→ **Data excerpts**
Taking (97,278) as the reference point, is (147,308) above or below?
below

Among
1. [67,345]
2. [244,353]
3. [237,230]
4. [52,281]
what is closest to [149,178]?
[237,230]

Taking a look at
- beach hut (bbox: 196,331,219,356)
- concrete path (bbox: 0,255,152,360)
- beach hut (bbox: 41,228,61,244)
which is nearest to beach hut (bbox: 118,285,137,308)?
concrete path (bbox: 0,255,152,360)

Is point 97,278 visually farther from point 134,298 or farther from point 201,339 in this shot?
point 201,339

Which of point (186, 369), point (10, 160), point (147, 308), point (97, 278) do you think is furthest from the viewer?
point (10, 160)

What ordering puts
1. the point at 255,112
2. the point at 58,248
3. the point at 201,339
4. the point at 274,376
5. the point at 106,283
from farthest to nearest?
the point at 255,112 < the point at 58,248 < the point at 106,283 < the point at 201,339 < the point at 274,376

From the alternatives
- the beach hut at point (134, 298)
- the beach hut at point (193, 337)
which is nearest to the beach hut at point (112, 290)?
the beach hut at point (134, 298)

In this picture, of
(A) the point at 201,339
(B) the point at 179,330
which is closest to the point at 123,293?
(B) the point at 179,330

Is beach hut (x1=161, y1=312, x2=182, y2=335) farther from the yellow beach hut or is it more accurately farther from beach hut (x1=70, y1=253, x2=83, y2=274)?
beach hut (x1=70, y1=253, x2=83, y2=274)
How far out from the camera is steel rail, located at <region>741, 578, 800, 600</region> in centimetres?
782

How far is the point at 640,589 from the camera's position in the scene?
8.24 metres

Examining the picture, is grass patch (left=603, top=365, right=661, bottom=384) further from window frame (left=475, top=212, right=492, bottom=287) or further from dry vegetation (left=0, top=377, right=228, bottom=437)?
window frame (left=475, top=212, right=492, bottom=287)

→ **Requirement**
Please arrange everything above, from the line containing "Is point 97,278" down to the end of the items, as a numbered list, leaving out blank lines.

→ **Task answer**
1. Is point 97,278 visually farther from point 134,298 or farther from point 201,339 in this shot?
2. point 201,339
3. Which of point (186, 369), point (10, 160), point (147, 308), point (97, 278) do you think is furthest from the viewer?
4. point (10, 160)
5. What ordering puts
6. 1. the point at 255,112
7. 2. the point at 58,248
8. 3. the point at 201,339
9. 4. the point at 274,376
10. 5. the point at 106,283
11. from farthest to nearest?
12. the point at 255,112 < the point at 58,248 < the point at 106,283 < the point at 201,339 < the point at 274,376
13. From the alternatives
14. - the beach hut at point (134, 298)
15. - the beach hut at point (193, 337)
16. which is nearest to the beach hut at point (112, 290)?
17. the beach hut at point (134, 298)
18. In this picture, of
19. (A) the point at 201,339
20. (B) the point at 179,330
21. which is closest to the point at 123,293?
22. (B) the point at 179,330
23. Is beach hut (x1=161, y1=312, x2=182, y2=335) farther from the yellow beach hut or is it more accurately farther from beach hut (x1=70, y1=253, x2=83, y2=274)?
24. beach hut (x1=70, y1=253, x2=83, y2=274)
25. How far out from the camera is steel rail, located at <region>741, 578, 800, 600</region> in centimetres?
26. 782
27. How far is the point at 640,589 from the camera's position in the scene?
28. 8.24 metres
29. Examining the picture, is grass patch (left=603, top=365, right=661, bottom=384) further from window frame (left=475, top=212, right=492, bottom=287) or further from dry vegetation (left=0, top=377, right=228, bottom=437)?
30. window frame (left=475, top=212, right=492, bottom=287)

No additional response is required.